Le refus de la Corée du Nord de confirmer ou démentir les « informations » extérieures ne fait qu'alimenter le moulin à rumeurs. Le régime a cependant pris ombrage de certains articles dans la presse étrangère peu flatteurs sur son dirigeant.
Les médias officiels ont ainsi qualifié d' «actes criminels hideux » les allégations sur une opération chirurgicale qu'aurait subie Kim Jong-Un pour ressembler à son grand-père, Kim Il-Sung, fondateur de la Corée du Nord. Ils ont également menacé de mort les auteurs d’un article affirmant que le dirigeant considérait « Mein Kampf » d’Adolf Hitler comme son guide d’exercice du pouvoir. Ils ont également démenti des allégations de la presse étrangère durant l’été 2013, selon lesquelles une douzaine de musiciens et chanteurs pop auraient été exécutés à la mitrailleuse devant leurs familles pour « violation des lois sur la pornographie ».
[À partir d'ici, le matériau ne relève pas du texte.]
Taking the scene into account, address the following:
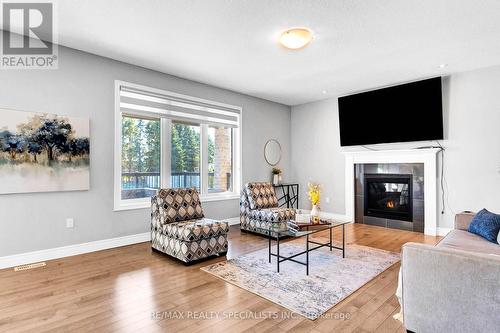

Kang Chan-Ho, journaliste et spécialiste du Nord au quotidien Hankyoreh, note que plusieurs histoires sont concoctées par les critiques les plus acerbes du pays. « Certains réfugiés tendent à laisser leurs sentiments personnels vis-à-vis de Pyongyang prendre le dessus et à amplifier des rumeurs qui sont invérifiables ».
Jung Ha-Won est journaliste au bureau de l'AFP à Séoul.